◆ Your goal ◆
Which lines run from the one containing "Princess Security Outfit" through the last line of the records? Copy them exactly, leaving pictures out.

Captioned web image data:
☆ ☆ ☆ ☆

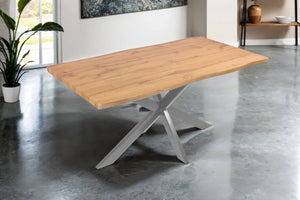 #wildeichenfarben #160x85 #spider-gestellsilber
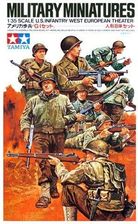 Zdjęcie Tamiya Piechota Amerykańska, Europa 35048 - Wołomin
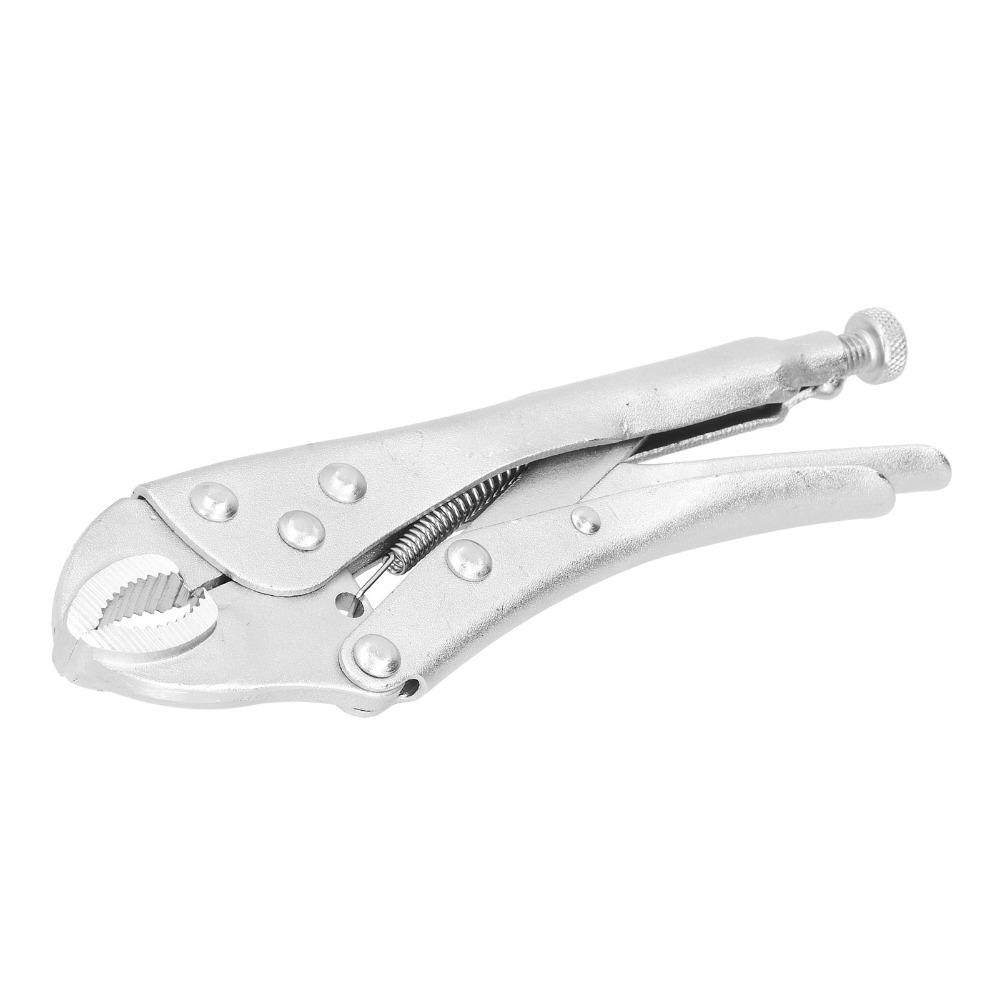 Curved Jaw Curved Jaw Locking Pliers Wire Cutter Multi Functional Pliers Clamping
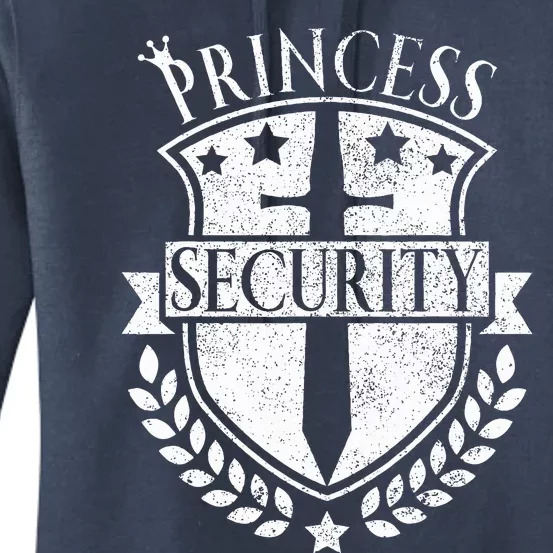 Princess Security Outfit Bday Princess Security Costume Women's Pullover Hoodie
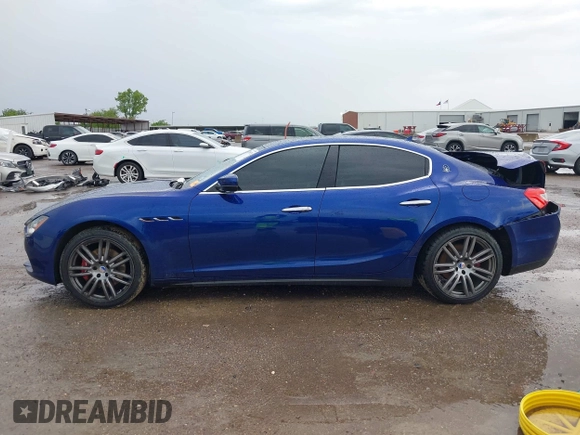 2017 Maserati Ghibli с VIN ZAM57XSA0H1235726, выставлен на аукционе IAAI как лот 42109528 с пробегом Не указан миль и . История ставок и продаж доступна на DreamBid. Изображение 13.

☆ ☆ ☆ ☆

◆ Answer space ◆
 Princess Security Outfit Bday Princess Security Costume Women's Pullover Hoodie
 2017 Maserati Ghibli с VIN ZAM57XSA0H1235726, выставлен на аукционе IAAI как лот 42109528 с пробегом Не указан миль и . История ставок и продаж доступна на DreamBid. Изображение 13.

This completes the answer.